Single-hop Amarillo pale ale recipe (5 gallon / 19L batch)

Target stats: OG 1.052, FG 1.010, ABV ~5.5%, IBU 38, SRM 4–5, golden with moderate haze. Grain bill: 8.5 lbs (3.86 kg) American two-row pale malt. 0.75 lb (340g) flaked oats, Amarillo’s orange-citrus character reads cleaner in a slightly soft, rounded mouthfeel; oats prevent the high-myrcene intensity from reading as harsh. 0.5 lb (227g) white wheat malt. 0.25 lb (113g) Crystal 20L, very light caramel that complements Amarillo’s orange-sweet direction without adding the toffee character that heavier crystal would. Hops, all Amarillo: Bittering (60 min): 0.5 oz Amarillo, 14 IBU. Amarillo’s low cohumulone (21–24%) means clean bittering even at relatively low alpha acid content. Flavor (15 min): 0.5 oz Amarillo. Aroma (5 min): 0.5 oz Amarillo. Whirlpool at 79°C (174°F), 20 min: 0.75 oz Amarillo.

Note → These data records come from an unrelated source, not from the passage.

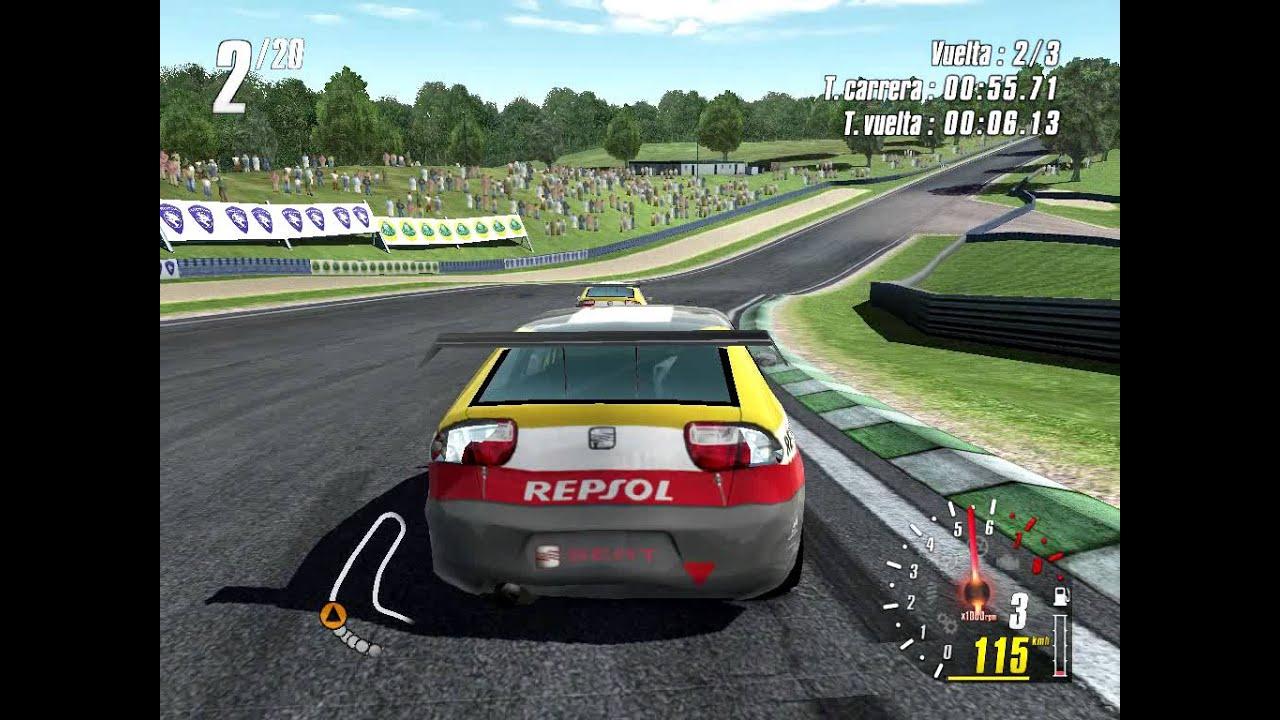 скачать игру Toca Race Driver 2 через торрент img-1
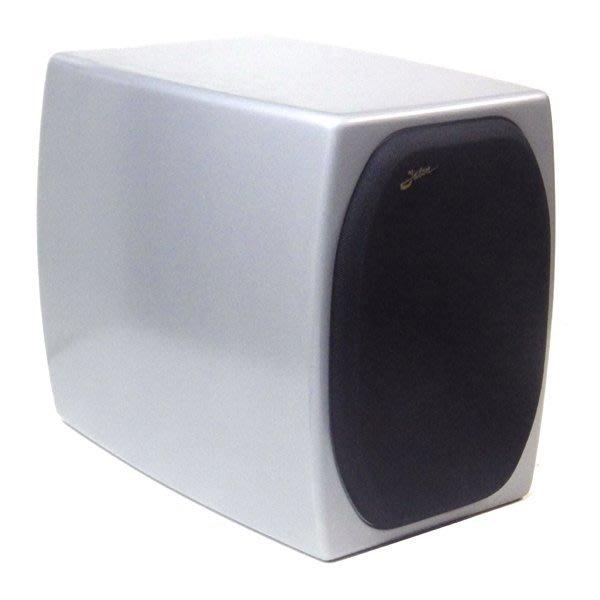 ANV~重低音喇叭音箱~銀色霧面平光烤漆一體成型 BOSW~800MS 一個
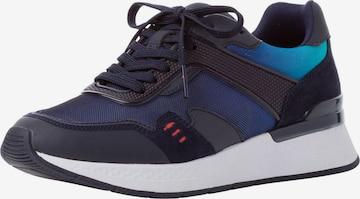 Tamaris Fashletics Sneakers in Blue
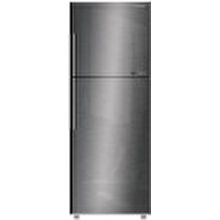 Sharp 315L 2 Door Inverter Fridge SJ-RX42E-SL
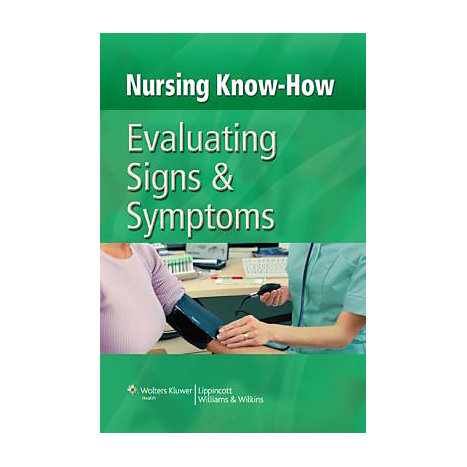 ISBN: 9780781792059, Title: NKH: EVAL SIGNS/SYMPTOMS 1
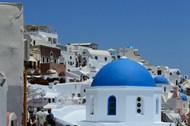 希腊建筑风格图片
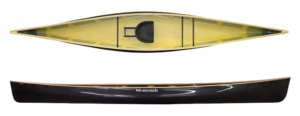 Wenonah Prism Carbon Canoe - www.PaddlePeople.us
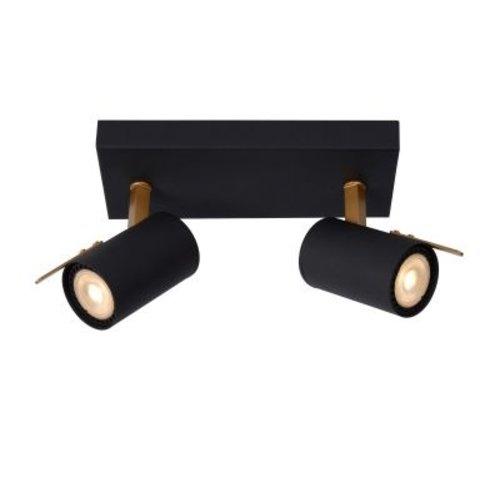 Plafondlamp zwart goud 2x5W LED dim to warm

Dry hop (5–6 days, post-terminal gravity): 1.5 oz Amarillo. Total Amarillo: 3.75 oz. Amarillo’s extremely high myrcene (68–70%) means it contributes aroma very rapidly, 5 days of dry hop contact at 18°C is plenty; extending beyond 7 days risks tipping the high-myrcene content toward oxidized, harsh notes. Unlike Galaxy and Ekuanot, Amarillo has modest geraniol content, so the biotransformation period benefit is limited, a standard post-terminal dry hop produces excellent results. Yeast: Fermentis US-05 or White Labs WLP001, clean American ale fermentation. Alternatively, a moderately fruity English strain (WLP002 at 17°C/63°F) produces slight stone fruit esters that complement Amarillo’s orange character. Ferment at 18–19°C (64–66°F). Water: Moderate minerals, calcium 75 ppm, sulfate 100 ppm, chloride 100 ppm. Balanced sulfate-chloride prevents either harshness or excessive sweetness in an approachable pale ale context. Process: Single infusion mash at 67°C (153°F) for 60 minutes. 60-minute boil. Single dry hop at terminal for 5–6 days. Cold crash 36–48 hours. Do not fine aggressively, some haze from the wheat and oats complements Amarillo’s soft citrus character. Package at 2.5 volumes CO2. Consume within 5 weeks.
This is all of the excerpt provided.